• [GIVEN INSTRUCTION 1]
Set down everything in the solar car report below from "The Darwin to Adelaide Solar" down to "our June meeting.".
• [GIVEN INSTRUCTION 2]
Rewrite the paragraph of the solar car report below that begins "As well as the Darwin to Adelaide races" in fewer words, keeping its main facts.
• [GIVEN INSTRUCTION 3]
Answer these questions using the solar car report below:
(a) In which city are the race's administration and organization centred?
(b) How many days did the around-Australia solar car trip last?
(c) At what rate were the tyres puncturing?

• [SELECTED EXTRACT]
Place:WEA, 223 Angas Street, ADELAIDE
Presenter:Mr Peter Pudney

The Darwin to Adelaide Solar Car Race is the world's supreme solar powered car event. While the race starts in Darwin, the administration and organization is centred here in Adelaide and a main participant in this organization and in at least two of the competing teams is Dr Peter Pudney from the Centre of Industrial and Applied Mathematics at the University of South Australia who spoke to us at our June meeting.

As well as the Darwin to Adelaide races Peter has been involved with smaller events held around the world and several Austalian tours arranged to test the cars under Austalia's extreme climatic and road conditions. Peter's main interest is in the cars Aurora RMIT 101 (RMIT and 101 Collins Street are major sponsors) and Ned (Ned being named after the narrow windscreen slit's resemblance to Australia's famous outlaw, Ned Kelly's, helmet).

Peter started his presentation with some "holiday snaps" of his 24 day around Australia solar car trip which showed some of the conditions the car had to handle. The car held up well in all respects, except that the special, low rolling-friction, tubeless tyres were puncturing at a rate of up to 3 times a day!

• [DATASET EXCERPT]
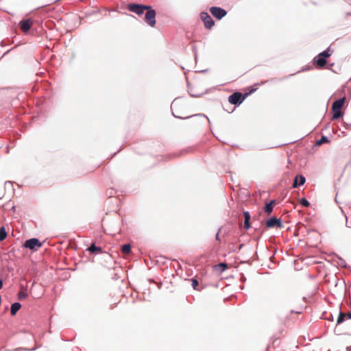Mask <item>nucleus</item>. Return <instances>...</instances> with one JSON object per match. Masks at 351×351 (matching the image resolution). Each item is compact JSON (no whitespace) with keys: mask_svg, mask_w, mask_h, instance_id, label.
<instances>
[{"mask_svg":"<svg viewBox=\"0 0 351 351\" xmlns=\"http://www.w3.org/2000/svg\"><path fill=\"white\" fill-rule=\"evenodd\" d=\"M183 104L180 100L175 99L173 103L171 104V110L173 114V115L176 117L180 118V119H186L190 117V115H188L186 112L182 111L181 108L182 107Z\"/></svg>","mask_w":351,"mask_h":351,"instance_id":"nucleus-1","label":"nucleus"},{"mask_svg":"<svg viewBox=\"0 0 351 351\" xmlns=\"http://www.w3.org/2000/svg\"><path fill=\"white\" fill-rule=\"evenodd\" d=\"M345 97L341 98L338 100H336L332 106V110L333 112L332 114V119L336 120L339 119L342 115L343 113L341 112V108L343 107L344 103H345Z\"/></svg>","mask_w":351,"mask_h":351,"instance_id":"nucleus-2","label":"nucleus"},{"mask_svg":"<svg viewBox=\"0 0 351 351\" xmlns=\"http://www.w3.org/2000/svg\"><path fill=\"white\" fill-rule=\"evenodd\" d=\"M248 95L249 93L243 95L239 92H235L228 97V101L232 104L239 105L241 104L243 101H244V99Z\"/></svg>","mask_w":351,"mask_h":351,"instance_id":"nucleus-3","label":"nucleus"},{"mask_svg":"<svg viewBox=\"0 0 351 351\" xmlns=\"http://www.w3.org/2000/svg\"><path fill=\"white\" fill-rule=\"evenodd\" d=\"M128 8L130 11L141 15L144 12V10H149L150 6L140 4H129Z\"/></svg>","mask_w":351,"mask_h":351,"instance_id":"nucleus-4","label":"nucleus"},{"mask_svg":"<svg viewBox=\"0 0 351 351\" xmlns=\"http://www.w3.org/2000/svg\"><path fill=\"white\" fill-rule=\"evenodd\" d=\"M147 10V12L145 14V20L151 27H154L156 25V12L151 8L149 10Z\"/></svg>","mask_w":351,"mask_h":351,"instance_id":"nucleus-5","label":"nucleus"},{"mask_svg":"<svg viewBox=\"0 0 351 351\" xmlns=\"http://www.w3.org/2000/svg\"><path fill=\"white\" fill-rule=\"evenodd\" d=\"M42 246V243L38 239H30L27 240L24 243V247L30 250H38Z\"/></svg>","mask_w":351,"mask_h":351,"instance_id":"nucleus-6","label":"nucleus"},{"mask_svg":"<svg viewBox=\"0 0 351 351\" xmlns=\"http://www.w3.org/2000/svg\"><path fill=\"white\" fill-rule=\"evenodd\" d=\"M200 18L203 21L205 27L207 29H211L215 25L212 17L206 12H202L200 14Z\"/></svg>","mask_w":351,"mask_h":351,"instance_id":"nucleus-7","label":"nucleus"},{"mask_svg":"<svg viewBox=\"0 0 351 351\" xmlns=\"http://www.w3.org/2000/svg\"><path fill=\"white\" fill-rule=\"evenodd\" d=\"M210 12L213 16L217 19H221L227 14L226 11L219 7H211Z\"/></svg>","mask_w":351,"mask_h":351,"instance_id":"nucleus-8","label":"nucleus"},{"mask_svg":"<svg viewBox=\"0 0 351 351\" xmlns=\"http://www.w3.org/2000/svg\"><path fill=\"white\" fill-rule=\"evenodd\" d=\"M313 63L315 64V66L318 69H322L324 68L326 63L327 60L326 58L318 54L314 59H313Z\"/></svg>","mask_w":351,"mask_h":351,"instance_id":"nucleus-9","label":"nucleus"},{"mask_svg":"<svg viewBox=\"0 0 351 351\" xmlns=\"http://www.w3.org/2000/svg\"><path fill=\"white\" fill-rule=\"evenodd\" d=\"M32 25L33 22L30 19L23 20L20 22L21 29L24 32H27L32 27Z\"/></svg>","mask_w":351,"mask_h":351,"instance_id":"nucleus-10","label":"nucleus"},{"mask_svg":"<svg viewBox=\"0 0 351 351\" xmlns=\"http://www.w3.org/2000/svg\"><path fill=\"white\" fill-rule=\"evenodd\" d=\"M266 226L269 228H274L275 226L281 227L282 223L280 219L276 217H272L267 221Z\"/></svg>","mask_w":351,"mask_h":351,"instance_id":"nucleus-11","label":"nucleus"},{"mask_svg":"<svg viewBox=\"0 0 351 351\" xmlns=\"http://www.w3.org/2000/svg\"><path fill=\"white\" fill-rule=\"evenodd\" d=\"M346 319H351V312L348 313L340 312L337 318V324H341Z\"/></svg>","mask_w":351,"mask_h":351,"instance_id":"nucleus-12","label":"nucleus"},{"mask_svg":"<svg viewBox=\"0 0 351 351\" xmlns=\"http://www.w3.org/2000/svg\"><path fill=\"white\" fill-rule=\"evenodd\" d=\"M306 181V179L302 176H297L295 179L293 184V187L296 188L298 185H303Z\"/></svg>","mask_w":351,"mask_h":351,"instance_id":"nucleus-13","label":"nucleus"},{"mask_svg":"<svg viewBox=\"0 0 351 351\" xmlns=\"http://www.w3.org/2000/svg\"><path fill=\"white\" fill-rule=\"evenodd\" d=\"M243 217H244V228L249 229L250 228V214L247 211L243 212Z\"/></svg>","mask_w":351,"mask_h":351,"instance_id":"nucleus-14","label":"nucleus"},{"mask_svg":"<svg viewBox=\"0 0 351 351\" xmlns=\"http://www.w3.org/2000/svg\"><path fill=\"white\" fill-rule=\"evenodd\" d=\"M275 204H276L275 200H271L269 203L267 204L264 208L265 212L267 214L269 215L272 212L274 206Z\"/></svg>","mask_w":351,"mask_h":351,"instance_id":"nucleus-15","label":"nucleus"},{"mask_svg":"<svg viewBox=\"0 0 351 351\" xmlns=\"http://www.w3.org/2000/svg\"><path fill=\"white\" fill-rule=\"evenodd\" d=\"M21 305L19 302H15L11 305L10 313L12 315H16L17 311L21 308Z\"/></svg>","mask_w":351,"mask_h":351,"instance_id":"nucleus-16","label":"nucleus"},{"mask_svg":"<svg viewBox=\"0 0 351 351\" xmlns=\"http://www.w3.org/2000/svg\"><path fill=\"white\" fill-rule=\"evenodd\" d=\"M88 250L92 252V253H95V254H97L99 252H101V247H97L95 244H93L91 245L89 247H88Z\"/></svg>","mask_w":351,"mask_h":351,"instance_id":"nucleus-17","label":"nucleus"},{"mask_svg":"<svg viewBox=\"0 0 351 351\" xmlns=\"http://www.w3.org/2000/svg\"><path fill=\"white\" fill-rule=\"evenodd\" d=\"M121 251L124 254H130L131 251V245L130 244H124L121 246Z\"/></svg>","mask_w":351,"mask_h":351,"instance_id":"nucleus-18","label":"nucleus"},{"mask_svg":"<svg viewBox=\"0 0 351 351\" xmlns=\"http://www.w3.org/2000/svg\"><path fill=\"white\" fill-rule=\"evenodd\" d=\"M7 237L5 229L3 226L0 228V241H3Z\"/></svg>","mask_w":351,"mask_h":351,"instance_id":"nucleus-19","label":"nucleus"},{"mask_svg":"<svg viewBox=\"0 0 351 351\" xmlns=\"http://www.w3.org/2000/svg\"><path fill=\"white\" fill-rule=\"evenodd\" d=\"M329 140L325 136H322V138L316 142L317 145H321L324 143H328Z\"/></svg>","mask_w":351,"mask_h":351,"instance_id":"nucleus-20","label":"nucleus"},{"mask_svg":"<svg viewBox=\"0 0 351 351\" xmlns=\"http://www.w3.org/2000/svg\"><path fill=\"white\" fill-rule=\"evenodd\" d=\"M320 56H322V57H324V58H329L330 56H331V53L330 51V49H328L325 51H324L323 52L319 53Z\"/></svg>","mask_w":351,"mask_h":351,"instance_id":"nucleus-21","label":"nucleus"},{"mask_svg":"<svg viewBox=\"0 0 351 351\" xmlns=\"http://www.w3.org/2000/svg\"><path fill=\"white\" fill-rule=\"evenodd\" d=\"M216 269H219L221 271H224L227 268V265L226 263H219L215 266Z\"/></svg>","mask_w":351,"mask_h":351,"instance_id":"nucleus-22","label":"nucleus"},{"mask_svg":"<svg viewBox=\"0 0 351 351\" xmlns=\"http://www.w3.org/2000/svg\"><path fill=\"white\" fill-rule=\"evenodd\" d=\"M191 285L194 289L198 290L199 282L196 279L191 280Z\"/></svg>","mask_w":351,"mask_h":351,"instance_id":"nucleus-23","label":"nucleus"},{"mask_svg":"<svg viewBox=\"0 0 351 351\" xmlns=\"http://www.w3.org/2000/svg\"><path fill=\"white\" fill-rule=\"evenodd\" d=\"M300 203L302 206H304V207H308L309 206L310 204L309 202H308L307 199H306L305 198H302L300 200Z\"/></svg>","mask_w":351,"mask_h":351,"instance_id":"nucleus-24","label":"nucleus"},{"mask_svg":"<svg viewBox=\"0 0 351 351\" xmlns=\"http://www.w3.org/2000/svg\"><path fill=\"white\" fill-rule=\"evenodd\" d=\"M26 296H27V295H26L25 293H23V292H20V293H19V299L24 298H25Z\"/></svg>","mask_w":351,"mask_h":351,"instance_id":"nucleus-25","label":"nucleus"},{"mask_svg":"<svg viewBox=\"0 0 351 351\" xmlns=\"http://www.w3.org/2000/svg\"><path fill=\"white\" fill-rule=\"evenodd\" d=\"M3 287V281L0 279V289L2 288Z\"/></svg>","mask_w":351,"mask_h":351,"instance_id":"nucleus-26","label":"nucleus"},{"mask_svg":"<svg viewBox=\"0 0 351 351\" xmlns=\"http://www.w3.org/2000/svg\"><path fill=\"white\" fill-rule=\"evenodd\" d=\"M242 246H243V245H240L239 249H241Z\"/></svg>","mask_w":351,"mask_h":351,"instance_id":"nucleus-27","label":"nucleus"}]
</instances>
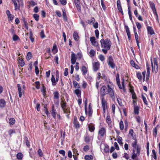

• [TASK OUTPUT 1]
The Darwin to Adelaide Solar Car Race is the world's supreme solar powered car event. While the race starts in Darwin, the administration and organization is centred here in Adelaide and a main participant in this organization and in at least two of the competing teams is Dr Peter Pudney from the Centre of Industrial and Applied Mathematics at the University of South Australia who spoke to us at our June meeting.

• [TASK OUTPUT 2]
Besides the Darwin to Adelaide races, Peter has worked on smaller events around the world and on several Australian tours that tested the cars in the country's extreme climate and road conditions. His main interest is in two cars. The first is Aurora RMIT 101, whose major sponsors are RMIT and 101 Collins Street. The second is Ned, named because its narrow windscreen slit resembles Ned Kelly's helmet.

• [TASK OUTPUT 3]
(a) Adelaide
(b) 24 days
(c) Up to 3 times a day